▸ Textauszug:
Doch schon 2005 wollte Thierry Henriot nicht mehr nur für andere arbeiten, sondern selbst der Kapitän sein, nicht nur auf seinem Segelboot, sondern in (s)einem eigenen Unternehmen. So gründete er in seinem Heimatort Troyes die Marke Neptunia (www.neptunia.fr), anfangs neben der Beschäftigung mit den Messern auch eine Agentur für Kommunikation, aber seit 2008 eine reine Messer-Manufaktur. Seither entwirft er Schneidwerkzeug in besonders hoher Qualität und in exquisitem Design – und alle mit Bezug auf das Maritime – eben eine ‚Coutellerie de Marine‘. Alle Messer werden von den führenden Messerschmieden und etlichen qualitativ hochwertigen Zulieferern weitgehend in Handarbeit hergestellt.
Inwischen gibt es natürlich auch das nach seinem ersten Bootsbauprojekt benannte ‚Bantry‘, ein Tafelmesser nach einem Entwurf von Thierry Kayo, wie alle Messer aus dem Hause Neptunia in verschiedenen Ausführungen, das Bantry beginnend bei etwa 600 Euro. Es vereint, wie in der originalen Beschreibung zu lesen ist, die ‚Macht eines Dolches mit der Eleganz einer Schaluppe [das größte Beiboot eines Schiffes]‘.
So wundert es nicht, dass Neptunia sich zusehens auch an die mediterrane Küste begibt und dort inzwischen bei allen großen Segelevents vertreten ist, wie zum Beispiel bei den Voiles de Saint-Tropez im vergangenen Jahr. Mehr dazu lesen Sie hier.

▸ Kurze Übung: Übersetze bitte diesen Satz aus dem Text über die Messermarke Neptunia ins Englische: „Alle Messer werden von den führenden Messerschmieden und etlichen qualitativ hochwertigen Zulieferern weitgehend in Handarbeit hergestellt.“

▸ Bereitgestellte Einträge:
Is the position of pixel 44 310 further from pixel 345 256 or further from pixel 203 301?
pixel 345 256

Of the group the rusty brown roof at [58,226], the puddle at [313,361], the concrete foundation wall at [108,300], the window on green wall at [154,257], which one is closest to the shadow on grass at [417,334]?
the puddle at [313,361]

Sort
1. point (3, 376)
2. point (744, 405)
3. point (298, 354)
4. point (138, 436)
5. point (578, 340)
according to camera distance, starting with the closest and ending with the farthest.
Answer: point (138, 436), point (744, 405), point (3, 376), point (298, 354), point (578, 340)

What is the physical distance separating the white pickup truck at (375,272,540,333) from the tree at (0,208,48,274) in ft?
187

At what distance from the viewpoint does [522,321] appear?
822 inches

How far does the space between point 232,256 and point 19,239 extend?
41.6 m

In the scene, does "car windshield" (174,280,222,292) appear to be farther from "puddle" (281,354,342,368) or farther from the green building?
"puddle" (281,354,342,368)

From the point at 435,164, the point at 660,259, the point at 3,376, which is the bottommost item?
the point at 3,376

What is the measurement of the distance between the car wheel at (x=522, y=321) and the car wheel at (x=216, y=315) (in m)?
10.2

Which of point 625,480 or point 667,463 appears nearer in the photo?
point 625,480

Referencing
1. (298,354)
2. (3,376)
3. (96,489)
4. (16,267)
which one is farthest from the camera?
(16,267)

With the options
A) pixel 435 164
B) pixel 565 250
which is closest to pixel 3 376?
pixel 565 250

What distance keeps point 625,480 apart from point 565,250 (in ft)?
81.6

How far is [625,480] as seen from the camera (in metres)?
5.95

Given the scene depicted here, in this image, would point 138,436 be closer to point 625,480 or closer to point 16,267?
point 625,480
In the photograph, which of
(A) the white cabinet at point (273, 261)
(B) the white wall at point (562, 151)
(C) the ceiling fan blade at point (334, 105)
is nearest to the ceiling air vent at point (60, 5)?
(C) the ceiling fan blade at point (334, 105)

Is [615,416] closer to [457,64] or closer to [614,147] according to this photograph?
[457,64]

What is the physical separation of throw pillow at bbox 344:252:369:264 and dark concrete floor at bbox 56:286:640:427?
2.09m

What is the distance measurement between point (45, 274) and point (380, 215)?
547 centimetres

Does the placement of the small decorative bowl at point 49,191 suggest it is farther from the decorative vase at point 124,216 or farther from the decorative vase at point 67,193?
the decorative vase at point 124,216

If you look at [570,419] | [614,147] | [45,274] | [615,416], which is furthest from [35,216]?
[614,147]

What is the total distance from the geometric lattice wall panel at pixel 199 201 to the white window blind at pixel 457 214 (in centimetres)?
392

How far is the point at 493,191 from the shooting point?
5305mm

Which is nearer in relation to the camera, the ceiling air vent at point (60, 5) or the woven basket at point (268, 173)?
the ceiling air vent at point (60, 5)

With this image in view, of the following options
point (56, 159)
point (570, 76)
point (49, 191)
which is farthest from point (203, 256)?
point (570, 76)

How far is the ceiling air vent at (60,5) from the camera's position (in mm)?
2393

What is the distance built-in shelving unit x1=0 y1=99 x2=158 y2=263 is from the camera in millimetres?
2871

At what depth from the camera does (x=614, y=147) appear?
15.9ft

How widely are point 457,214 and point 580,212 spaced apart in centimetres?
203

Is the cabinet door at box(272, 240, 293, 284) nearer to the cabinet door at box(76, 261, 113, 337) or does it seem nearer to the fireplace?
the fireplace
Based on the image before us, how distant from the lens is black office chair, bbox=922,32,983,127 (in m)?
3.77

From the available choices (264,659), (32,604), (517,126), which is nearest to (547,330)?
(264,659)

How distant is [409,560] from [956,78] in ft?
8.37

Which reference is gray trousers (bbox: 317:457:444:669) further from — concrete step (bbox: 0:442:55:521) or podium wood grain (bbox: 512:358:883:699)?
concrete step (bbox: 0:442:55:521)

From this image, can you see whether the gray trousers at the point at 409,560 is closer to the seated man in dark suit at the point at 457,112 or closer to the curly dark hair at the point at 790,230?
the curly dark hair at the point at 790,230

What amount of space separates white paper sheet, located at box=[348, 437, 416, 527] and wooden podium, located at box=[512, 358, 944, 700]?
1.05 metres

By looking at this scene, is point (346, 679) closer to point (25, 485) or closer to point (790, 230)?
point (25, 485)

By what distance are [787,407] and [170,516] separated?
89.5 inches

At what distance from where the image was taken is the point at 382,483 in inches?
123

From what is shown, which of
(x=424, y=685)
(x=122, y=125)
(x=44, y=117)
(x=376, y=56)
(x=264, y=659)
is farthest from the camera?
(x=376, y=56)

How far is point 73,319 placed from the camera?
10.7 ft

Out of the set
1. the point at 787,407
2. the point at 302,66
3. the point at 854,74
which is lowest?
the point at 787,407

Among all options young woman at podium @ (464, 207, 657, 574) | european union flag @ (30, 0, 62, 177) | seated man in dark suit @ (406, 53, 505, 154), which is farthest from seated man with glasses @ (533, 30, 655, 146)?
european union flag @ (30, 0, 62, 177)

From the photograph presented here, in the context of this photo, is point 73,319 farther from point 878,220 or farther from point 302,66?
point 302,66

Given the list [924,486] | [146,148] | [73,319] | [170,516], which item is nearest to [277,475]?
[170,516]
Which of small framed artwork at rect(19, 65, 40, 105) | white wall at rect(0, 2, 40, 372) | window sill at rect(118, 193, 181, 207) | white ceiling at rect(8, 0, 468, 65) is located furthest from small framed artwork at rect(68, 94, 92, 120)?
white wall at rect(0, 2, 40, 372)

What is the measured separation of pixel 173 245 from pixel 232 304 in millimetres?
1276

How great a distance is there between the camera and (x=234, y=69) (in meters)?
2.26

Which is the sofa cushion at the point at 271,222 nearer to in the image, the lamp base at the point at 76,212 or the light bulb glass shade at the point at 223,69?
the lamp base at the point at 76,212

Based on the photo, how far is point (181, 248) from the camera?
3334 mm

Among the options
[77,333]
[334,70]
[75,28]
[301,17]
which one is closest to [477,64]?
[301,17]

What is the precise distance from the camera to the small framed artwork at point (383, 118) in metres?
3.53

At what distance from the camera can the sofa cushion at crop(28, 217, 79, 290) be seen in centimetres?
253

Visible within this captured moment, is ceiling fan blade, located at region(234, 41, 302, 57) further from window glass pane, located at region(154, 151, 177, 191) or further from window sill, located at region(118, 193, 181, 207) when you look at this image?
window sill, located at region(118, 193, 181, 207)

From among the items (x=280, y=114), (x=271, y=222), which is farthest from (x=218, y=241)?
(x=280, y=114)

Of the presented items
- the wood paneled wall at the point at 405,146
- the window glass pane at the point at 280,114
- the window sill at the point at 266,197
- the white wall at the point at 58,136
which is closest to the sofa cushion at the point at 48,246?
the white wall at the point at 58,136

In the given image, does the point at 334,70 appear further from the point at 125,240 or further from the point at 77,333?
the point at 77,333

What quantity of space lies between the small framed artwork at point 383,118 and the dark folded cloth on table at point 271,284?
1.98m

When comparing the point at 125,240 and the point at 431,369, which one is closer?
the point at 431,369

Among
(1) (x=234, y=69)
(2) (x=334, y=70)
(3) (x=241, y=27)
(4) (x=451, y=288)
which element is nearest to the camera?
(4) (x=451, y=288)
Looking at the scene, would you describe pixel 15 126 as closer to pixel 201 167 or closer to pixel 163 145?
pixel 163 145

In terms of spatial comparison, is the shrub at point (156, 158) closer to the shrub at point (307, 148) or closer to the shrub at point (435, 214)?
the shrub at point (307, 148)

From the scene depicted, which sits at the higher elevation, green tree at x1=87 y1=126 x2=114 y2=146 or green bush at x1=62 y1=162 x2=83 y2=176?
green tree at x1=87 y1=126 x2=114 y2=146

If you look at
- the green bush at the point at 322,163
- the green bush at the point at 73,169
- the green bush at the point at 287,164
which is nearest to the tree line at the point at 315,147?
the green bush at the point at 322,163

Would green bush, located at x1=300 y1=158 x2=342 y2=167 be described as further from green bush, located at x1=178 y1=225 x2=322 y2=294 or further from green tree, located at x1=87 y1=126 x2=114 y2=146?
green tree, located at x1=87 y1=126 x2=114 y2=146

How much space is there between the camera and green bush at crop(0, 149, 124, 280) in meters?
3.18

▸ Ergebnis: All the knives are made largely by hand by the leading knifesmiths and a number of high-quality suppliers.